Un quadro davvero complicato, di cui abbiamo parlato con Serge Parsani, il team manager della Corratec. Facendo un rapido bilancio della stagione, il bottino è magro: cinque vittorie, tre firmate da Jakub Mareczko e due dall’ucraino Kyrylo Tsarenko, giovane cresciuto sotto la guida di Cesare Turchetti e successivamente di Matteo Provini.

Serge Parsani (classe 1952) è uno dei diesse della Corratec-Vini Fantini. In passato è stato sull’ammiraglia della Mapei
Serge Parsani (classe 1952) è uno dei diesse della Corratec-Vini Fantini. In passato è stato sull’ammiraglia della Mapei
Serge, dicevamo: una stagione non facile…

Decisamente non facile. Non ci aspettavamo di uscire dalle prime 40, anche perché avevamo rinforzato la squadra con quattro corridori provenienti dal WorldTour. Pensavamo che avrebbero garantito un buon bottino di punti, ma sono stati proprio loro a crearci maggiori difficoltà. E, purtroppo, anche gli altri non hanno brillato.

Che cosa non ha funzionato con questi atleti?

(Dati memorizzati)
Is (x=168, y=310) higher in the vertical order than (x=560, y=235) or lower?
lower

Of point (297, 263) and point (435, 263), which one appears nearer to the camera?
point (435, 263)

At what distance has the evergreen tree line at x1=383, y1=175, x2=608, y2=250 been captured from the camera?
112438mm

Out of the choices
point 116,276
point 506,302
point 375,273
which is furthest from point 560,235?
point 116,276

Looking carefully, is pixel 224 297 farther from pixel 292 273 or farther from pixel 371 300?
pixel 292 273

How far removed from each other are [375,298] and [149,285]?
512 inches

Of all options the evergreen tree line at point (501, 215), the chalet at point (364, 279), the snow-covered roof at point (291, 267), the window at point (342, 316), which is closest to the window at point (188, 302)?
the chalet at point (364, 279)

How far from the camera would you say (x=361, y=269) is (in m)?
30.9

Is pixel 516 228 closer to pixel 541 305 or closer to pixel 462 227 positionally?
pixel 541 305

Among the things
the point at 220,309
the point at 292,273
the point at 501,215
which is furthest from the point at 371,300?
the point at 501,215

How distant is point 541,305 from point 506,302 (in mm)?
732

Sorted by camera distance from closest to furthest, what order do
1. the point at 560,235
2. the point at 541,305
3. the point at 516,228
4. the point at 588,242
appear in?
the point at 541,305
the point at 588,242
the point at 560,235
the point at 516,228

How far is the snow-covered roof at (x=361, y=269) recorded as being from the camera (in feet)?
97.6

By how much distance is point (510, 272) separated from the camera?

__Cosa fare__:
Prosegui l'intervista sulla stagione della Corratec a partire dal punto in cui si interrompe. I record non servono per svolgere il lavoro.

__Risposta qui sotto__:
Sbaragli è stato l’eccezione. E’ un ragazzo molto professionale e si è dato da fare in tutto e per tutto, ed è stato anche una figura di riferimento per i più giovani. Invece gli altri, Bonifazio, Mareczko, Padun e Ponomar, non ci hanno dato nulla. È vero che Ponomar è stato anche sfortunato: alla Coppi e Bartali è caduto, incrinandosi una vertebra cervicale. Però ci aspettavamo qualcosa di più. Alla fine, ci siamo ritrovati in una situazione difficile, tanto che abbiamo perso anche il primo sponsor.

E adesso?

Adesso stiamo cercando di costruire una nuova squadra, puntando su molti giovani, nella speranza di riuscire a lottare, anche se sarà ancora più difficile, per rientrare tra le prime 30. Nel 2025, infatti, il limite per l’accesso ai Grandi Giri si alza ulteriormente.

Come state lavorando? E come pensate di muovervi?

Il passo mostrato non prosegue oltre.